WHAT TO WORK ON: The lines to extract begin at the one containing "Just Send Me" and run to the end of the listing; set them down exactly and alone.

DATA TO USE:
+++++

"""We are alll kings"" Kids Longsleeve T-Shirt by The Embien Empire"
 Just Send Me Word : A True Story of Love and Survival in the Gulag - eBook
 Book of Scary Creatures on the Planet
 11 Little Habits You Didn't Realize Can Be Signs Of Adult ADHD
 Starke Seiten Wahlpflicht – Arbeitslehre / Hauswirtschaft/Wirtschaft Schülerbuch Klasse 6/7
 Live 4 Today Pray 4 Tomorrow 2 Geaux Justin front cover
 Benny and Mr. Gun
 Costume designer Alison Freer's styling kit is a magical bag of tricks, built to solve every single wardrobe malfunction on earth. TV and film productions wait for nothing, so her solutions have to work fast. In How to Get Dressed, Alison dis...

+++++

YOUR SOLUTION:
 Just Send Me Word : A True Story of Love and Survival in the Gulag - eBook
 Book of Scary Creatures on the Planet
 11 Little Habits You Didn't Realize Can Be Signs Of Adult ADHD
 Starke Seiten Wahlpflicht – Arbeitslehre / Hauswirtschaft/Wirtschaft Schülerbuch Klasse 6/7
 Live 4 Today Pray 4 Tomorrow 2 Geaux Justin front cover
 Benny and Mr. Gun
 Costume designer Alison Freer's styling kit is a magical bag of tricks, built to solve every single wardrobe malfunction on earth. TV and film productions wait for nothing, so her solutions have to work fast. In How to Get Dressed, Alison dis...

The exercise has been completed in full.